We live in an age where demographic differences are slight compared to previous eras. Life stage undoubtedly impacts some of the specific products you buy – only parents buy food aimed at children – but not all products and services nor the brands you identify with. These days, age is not much of an indicator of tastes, passions, beliefs or motivations because these emerge from a blend of nature and nurture. Personality affects our mindset as does parental influence – both what they tell us and how they behave. We acquire a personal narrative about the world and the metaphors we subsequently live by.
Did a major shift lead to change in MindSet?

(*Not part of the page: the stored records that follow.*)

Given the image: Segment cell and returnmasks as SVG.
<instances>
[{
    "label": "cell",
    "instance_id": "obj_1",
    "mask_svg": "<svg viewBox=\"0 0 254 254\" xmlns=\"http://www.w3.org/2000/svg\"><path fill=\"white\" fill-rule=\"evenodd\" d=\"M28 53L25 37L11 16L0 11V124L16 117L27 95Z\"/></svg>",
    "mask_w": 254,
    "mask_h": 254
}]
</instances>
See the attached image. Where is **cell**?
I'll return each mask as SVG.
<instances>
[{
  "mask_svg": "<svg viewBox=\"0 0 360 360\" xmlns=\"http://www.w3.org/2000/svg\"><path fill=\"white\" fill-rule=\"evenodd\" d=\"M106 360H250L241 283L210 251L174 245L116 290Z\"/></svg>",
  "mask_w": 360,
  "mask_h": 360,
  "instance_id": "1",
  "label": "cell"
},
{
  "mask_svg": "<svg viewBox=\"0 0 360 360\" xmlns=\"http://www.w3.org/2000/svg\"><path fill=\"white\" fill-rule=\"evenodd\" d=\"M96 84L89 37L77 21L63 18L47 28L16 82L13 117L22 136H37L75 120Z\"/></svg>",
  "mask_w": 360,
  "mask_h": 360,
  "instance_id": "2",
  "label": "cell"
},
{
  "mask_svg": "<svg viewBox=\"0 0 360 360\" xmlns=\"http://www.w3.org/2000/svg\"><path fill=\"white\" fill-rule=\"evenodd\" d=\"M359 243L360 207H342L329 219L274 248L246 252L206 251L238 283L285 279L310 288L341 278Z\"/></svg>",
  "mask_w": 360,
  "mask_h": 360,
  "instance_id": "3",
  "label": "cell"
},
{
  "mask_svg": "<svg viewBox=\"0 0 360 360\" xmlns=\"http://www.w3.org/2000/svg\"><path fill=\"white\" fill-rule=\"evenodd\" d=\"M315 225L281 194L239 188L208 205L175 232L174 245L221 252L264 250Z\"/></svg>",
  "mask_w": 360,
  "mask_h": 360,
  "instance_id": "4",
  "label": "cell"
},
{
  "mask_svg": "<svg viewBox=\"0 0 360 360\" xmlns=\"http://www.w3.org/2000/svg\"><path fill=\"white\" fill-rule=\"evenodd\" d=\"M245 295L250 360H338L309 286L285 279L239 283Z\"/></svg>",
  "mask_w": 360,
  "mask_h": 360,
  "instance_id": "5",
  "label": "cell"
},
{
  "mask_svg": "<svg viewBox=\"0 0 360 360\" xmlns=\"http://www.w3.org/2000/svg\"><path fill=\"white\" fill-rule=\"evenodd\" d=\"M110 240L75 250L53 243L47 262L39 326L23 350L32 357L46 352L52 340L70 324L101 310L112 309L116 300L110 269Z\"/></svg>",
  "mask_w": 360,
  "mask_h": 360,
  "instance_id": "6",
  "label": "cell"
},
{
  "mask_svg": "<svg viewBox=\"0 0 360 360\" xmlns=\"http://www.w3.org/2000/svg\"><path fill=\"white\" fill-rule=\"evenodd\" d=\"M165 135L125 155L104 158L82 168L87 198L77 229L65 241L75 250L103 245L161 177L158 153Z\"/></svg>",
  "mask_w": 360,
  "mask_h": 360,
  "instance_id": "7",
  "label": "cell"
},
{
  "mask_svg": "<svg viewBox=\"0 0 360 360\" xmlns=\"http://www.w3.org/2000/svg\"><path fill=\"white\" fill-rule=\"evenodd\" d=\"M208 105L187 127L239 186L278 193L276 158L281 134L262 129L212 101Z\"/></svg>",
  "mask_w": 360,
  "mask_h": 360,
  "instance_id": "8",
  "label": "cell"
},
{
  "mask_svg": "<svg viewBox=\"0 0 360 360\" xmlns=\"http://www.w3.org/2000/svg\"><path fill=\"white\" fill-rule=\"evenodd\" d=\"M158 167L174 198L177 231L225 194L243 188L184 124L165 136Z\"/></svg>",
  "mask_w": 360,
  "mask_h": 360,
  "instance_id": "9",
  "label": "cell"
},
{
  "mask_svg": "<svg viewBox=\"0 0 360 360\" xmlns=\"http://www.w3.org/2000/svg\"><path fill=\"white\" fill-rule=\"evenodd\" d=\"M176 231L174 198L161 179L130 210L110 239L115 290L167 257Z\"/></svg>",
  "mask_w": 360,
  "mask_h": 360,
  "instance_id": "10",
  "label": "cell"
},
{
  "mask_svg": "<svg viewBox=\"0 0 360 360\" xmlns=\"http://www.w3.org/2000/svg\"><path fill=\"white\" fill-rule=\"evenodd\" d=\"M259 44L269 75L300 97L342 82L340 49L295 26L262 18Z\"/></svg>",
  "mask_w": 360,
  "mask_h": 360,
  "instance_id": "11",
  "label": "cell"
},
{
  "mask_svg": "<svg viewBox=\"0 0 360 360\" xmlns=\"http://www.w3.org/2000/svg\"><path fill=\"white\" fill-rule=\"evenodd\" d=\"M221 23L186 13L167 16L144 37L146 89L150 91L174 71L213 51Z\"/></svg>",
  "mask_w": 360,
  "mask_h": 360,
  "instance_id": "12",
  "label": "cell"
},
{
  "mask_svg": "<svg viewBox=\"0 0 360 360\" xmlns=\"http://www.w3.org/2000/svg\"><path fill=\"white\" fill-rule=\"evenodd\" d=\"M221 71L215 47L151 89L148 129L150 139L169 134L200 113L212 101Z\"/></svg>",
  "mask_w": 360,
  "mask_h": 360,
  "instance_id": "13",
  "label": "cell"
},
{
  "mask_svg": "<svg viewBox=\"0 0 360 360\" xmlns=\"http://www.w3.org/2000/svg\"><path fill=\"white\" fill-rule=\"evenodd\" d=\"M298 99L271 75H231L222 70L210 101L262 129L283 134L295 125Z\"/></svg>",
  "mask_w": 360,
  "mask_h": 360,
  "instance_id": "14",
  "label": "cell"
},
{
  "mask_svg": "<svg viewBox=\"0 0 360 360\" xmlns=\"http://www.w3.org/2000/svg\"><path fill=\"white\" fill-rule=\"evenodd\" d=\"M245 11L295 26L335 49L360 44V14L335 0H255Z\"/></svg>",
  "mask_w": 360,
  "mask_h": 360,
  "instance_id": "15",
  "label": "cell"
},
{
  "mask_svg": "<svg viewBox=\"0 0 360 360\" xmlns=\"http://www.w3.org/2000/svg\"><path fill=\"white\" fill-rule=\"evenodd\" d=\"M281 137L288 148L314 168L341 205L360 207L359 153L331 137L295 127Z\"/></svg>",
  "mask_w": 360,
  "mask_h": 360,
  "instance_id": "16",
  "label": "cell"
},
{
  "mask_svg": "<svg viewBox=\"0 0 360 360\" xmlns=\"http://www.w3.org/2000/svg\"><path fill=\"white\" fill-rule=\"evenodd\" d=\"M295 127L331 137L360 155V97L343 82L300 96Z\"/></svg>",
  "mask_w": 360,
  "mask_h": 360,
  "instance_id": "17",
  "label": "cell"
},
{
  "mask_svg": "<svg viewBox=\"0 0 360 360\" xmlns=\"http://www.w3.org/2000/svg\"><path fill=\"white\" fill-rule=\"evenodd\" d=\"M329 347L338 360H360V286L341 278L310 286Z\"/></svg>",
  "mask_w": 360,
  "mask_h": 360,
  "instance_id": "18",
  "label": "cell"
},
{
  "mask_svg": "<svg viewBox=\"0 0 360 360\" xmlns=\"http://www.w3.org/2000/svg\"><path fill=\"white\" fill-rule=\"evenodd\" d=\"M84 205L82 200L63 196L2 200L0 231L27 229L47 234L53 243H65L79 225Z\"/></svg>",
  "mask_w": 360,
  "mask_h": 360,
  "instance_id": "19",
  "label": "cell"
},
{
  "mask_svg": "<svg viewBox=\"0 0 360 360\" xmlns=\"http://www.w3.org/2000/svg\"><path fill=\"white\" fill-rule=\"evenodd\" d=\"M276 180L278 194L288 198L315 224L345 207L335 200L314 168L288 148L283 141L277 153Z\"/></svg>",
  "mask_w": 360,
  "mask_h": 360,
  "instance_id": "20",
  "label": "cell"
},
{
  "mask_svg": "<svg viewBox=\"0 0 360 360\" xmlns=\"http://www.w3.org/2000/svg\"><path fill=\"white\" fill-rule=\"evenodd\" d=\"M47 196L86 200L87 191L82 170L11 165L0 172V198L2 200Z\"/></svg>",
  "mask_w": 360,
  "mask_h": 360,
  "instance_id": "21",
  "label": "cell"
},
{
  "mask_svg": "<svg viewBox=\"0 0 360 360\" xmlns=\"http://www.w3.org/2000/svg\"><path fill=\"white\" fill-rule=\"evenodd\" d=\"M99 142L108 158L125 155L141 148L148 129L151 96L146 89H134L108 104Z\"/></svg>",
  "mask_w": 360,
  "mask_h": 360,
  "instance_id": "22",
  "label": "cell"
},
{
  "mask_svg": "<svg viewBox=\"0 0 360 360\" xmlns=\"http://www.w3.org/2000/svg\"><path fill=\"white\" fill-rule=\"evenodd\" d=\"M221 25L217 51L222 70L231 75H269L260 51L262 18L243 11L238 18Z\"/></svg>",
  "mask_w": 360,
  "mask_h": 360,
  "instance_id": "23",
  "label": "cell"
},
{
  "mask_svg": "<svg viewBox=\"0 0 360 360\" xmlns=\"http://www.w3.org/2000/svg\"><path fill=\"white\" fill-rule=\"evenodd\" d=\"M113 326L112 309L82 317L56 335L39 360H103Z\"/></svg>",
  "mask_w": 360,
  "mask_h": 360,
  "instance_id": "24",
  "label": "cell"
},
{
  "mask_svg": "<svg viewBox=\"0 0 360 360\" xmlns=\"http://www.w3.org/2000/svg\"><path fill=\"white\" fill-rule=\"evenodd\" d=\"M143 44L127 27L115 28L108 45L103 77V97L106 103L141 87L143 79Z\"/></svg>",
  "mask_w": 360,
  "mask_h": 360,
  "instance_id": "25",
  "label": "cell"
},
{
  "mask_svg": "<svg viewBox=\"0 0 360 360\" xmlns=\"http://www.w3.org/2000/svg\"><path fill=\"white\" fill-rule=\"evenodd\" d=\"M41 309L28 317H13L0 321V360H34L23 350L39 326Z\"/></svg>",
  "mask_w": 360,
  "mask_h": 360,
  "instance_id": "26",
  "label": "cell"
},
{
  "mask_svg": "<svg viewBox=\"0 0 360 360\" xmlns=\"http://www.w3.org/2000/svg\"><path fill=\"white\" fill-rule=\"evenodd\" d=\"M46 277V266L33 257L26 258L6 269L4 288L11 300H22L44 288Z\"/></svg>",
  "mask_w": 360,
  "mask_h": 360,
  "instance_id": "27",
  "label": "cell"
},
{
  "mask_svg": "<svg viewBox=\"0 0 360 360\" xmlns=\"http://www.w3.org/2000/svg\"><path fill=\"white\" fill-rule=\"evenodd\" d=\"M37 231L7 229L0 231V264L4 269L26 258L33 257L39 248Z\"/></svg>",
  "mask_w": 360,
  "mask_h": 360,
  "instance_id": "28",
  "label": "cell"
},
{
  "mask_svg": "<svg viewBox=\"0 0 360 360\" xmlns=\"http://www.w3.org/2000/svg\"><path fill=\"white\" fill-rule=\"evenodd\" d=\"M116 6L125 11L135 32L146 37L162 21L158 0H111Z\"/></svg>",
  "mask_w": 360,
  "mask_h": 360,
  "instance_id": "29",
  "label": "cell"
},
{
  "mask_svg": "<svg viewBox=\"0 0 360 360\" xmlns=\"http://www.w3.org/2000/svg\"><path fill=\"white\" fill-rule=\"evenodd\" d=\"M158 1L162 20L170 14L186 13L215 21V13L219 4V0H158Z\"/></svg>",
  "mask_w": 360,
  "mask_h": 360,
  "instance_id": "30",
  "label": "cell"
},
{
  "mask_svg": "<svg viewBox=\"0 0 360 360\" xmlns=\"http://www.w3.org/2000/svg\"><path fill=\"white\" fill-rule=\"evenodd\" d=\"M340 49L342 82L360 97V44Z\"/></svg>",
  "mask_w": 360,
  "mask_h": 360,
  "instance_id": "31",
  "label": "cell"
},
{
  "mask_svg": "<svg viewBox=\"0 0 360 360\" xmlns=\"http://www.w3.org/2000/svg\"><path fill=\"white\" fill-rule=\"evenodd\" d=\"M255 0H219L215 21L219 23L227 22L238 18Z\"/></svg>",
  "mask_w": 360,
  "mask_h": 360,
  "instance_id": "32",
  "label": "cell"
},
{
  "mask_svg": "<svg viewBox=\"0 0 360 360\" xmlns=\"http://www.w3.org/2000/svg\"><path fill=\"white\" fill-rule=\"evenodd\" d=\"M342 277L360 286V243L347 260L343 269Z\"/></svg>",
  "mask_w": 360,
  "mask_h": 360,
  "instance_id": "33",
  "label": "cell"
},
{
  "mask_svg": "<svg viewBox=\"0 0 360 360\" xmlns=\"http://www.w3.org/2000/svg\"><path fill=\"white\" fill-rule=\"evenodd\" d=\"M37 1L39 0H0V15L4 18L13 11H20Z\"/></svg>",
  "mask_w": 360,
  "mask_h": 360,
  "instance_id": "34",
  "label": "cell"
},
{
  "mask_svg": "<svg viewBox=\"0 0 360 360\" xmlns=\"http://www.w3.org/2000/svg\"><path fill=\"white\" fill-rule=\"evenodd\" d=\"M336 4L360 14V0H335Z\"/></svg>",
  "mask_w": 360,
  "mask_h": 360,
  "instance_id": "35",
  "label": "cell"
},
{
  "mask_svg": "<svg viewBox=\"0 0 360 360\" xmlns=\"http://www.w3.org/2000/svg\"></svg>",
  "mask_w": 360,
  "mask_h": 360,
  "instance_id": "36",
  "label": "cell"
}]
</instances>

That's why instead of demographics, at TRA we look at people’s MindSet™. MindSets brings together four dimensions that make up our mental operating system. How those components combine characterises our overarching MindSet. We size these MindSet segments and profile them across a range of behavioural topics from tech adoption to charitable giving, from climate change actions to money management and so on.
The pandemic has been a seismic shift in people’s lives. Because it required a societal level response, we wondered if it had been of such significance that it may have changed people’s world view. Would some segments have migrated, would people have re-oriented this fundamental mental model?
It was with some trepidation that we explored our MindSet segments before and after Covid. MindSets measure people’s underlying mental operating model – it’s like their personal DNA that determines the lens through which they see the world and so influences their beliefs and motivations. We know that motivations are a strong driver of behaviour.
Having analysed the results of thousands of survey questions before, during, and post lockdown and now in the recovery phase, we can see that the MindSet segments have not budged. No segment has changed by more than 1%. Besides confirming that these segments reflect a deeply ingrained and stable mental operating model, we are able to apply them with confidence to the work that we are doing supporting New Zealand companies to recover and reboot our economy.
If you know the prevailing MindSet of your audience, you can talk to them in a way they will relate to, about topics that will resonate, with products and services that reflect their tastes and in a tone that acknowledges that you get them. People warm to brands they identify with and we all identify with people like ourselves.